# Hating my Cruze.....



## MikeyB3649 (Aug 19, 2011)

Quick background (ended up not being so quick once I got it down).

Got my 2012 Cruze Eco 6 spd in August 2011. It has 64K miles as of today. Since I've had it, I've had nothing but nightmares. The following has gone wrong:

1. Oil dripped onto under body pan. Called Chevy who towed it back and verified it was a "sloppy oil change." This is pre-recall for engine fire, FYI.
2. Tachometer lighting cut out. Replaced instrument cluster.
3. Gear shifter slips out of 4th gear. Adjusted shift cables.
4. Center trim bezel cracked. Replaced bezel. This was minor but it all piles up after a while.
5. Tachometer grinds with movement. Replaced instrument cluster......again.
6. Coolant leak on driveway. Water pump was found leaking. Replaced water pump.
7. Under body panel modification. I've tracked my MPG since the first tank of gas. I noticed a 7 - 10% drop in MPG starting the tank after this mod. Same route, same driving habits. MPG has never been the same again.
8. Right front speaker rattles and sounds distorted. Speaker cone found "blown." Replaced speaker.
9. God aweful whistling sound at highway speeds. After MANY trips to the dealer, they were able to replicate the issue. Resealed windshield.
10. Driving and CEL came on. Took it to the dealer. Turbo was "shot." Replaced turbo.
11. Driving yesterday and CEL came on. Took it to the dealer today and they determined the PCV valve was stuck open. Replaced camshaft seal/PCV valve. They recommended a TB plate cleaning and a MAF cleaning for $175. There was no way I was going to let them do a 30 min job for that price. Declined and took it home.

No onto my question. I pulled the codes when I got home, same as I always do when I get my car back. I have 5 pending codes. P0236 and P0237, both turbo pressure issues. P2227, P0112D, and P015D. Not sure what those are. CEL is off right now. I went ahead and cleaned the MAF. When I pulled the intake hose off to removed the TB, I found TONS of fresh oil in the ducting and TONS of oily grime on the outside of the TB. My thoughts are the oil is coming from the turbo, since that's what the codes relate to. Could it also be the PCV valve being stuck open that would have caused the oil? I called the dealer and they said to bring it in when the CEL comes on.

> Source data
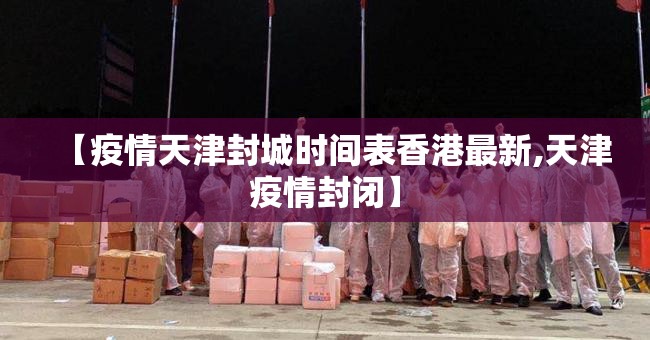 【疫情天津封城时间表香港最新,天津疫情封闭】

> Exercise prompt
Could you reproduce word for word the part of the Cruze forum post between "1. Oil dripped" and "Replaced instrument cluster......again.", inclusive?

> Solution to this task
1. Oil dripped onto under body pan. Called Chevy who towed it back and verified it was a "sloppy oil change." This is pre-recall for engine fire, FYI.
2. Tachometer lighting cut out. Replaced instrument cluster.
3. Gear shifter slips out of 4th gear. Adjusted shift cables.
4. Center trim bezel cracked. Replaced bezel. This was minor but it all piles up after a while.
5. Tachometer grinds with movement. Replaced instrument cluster......again.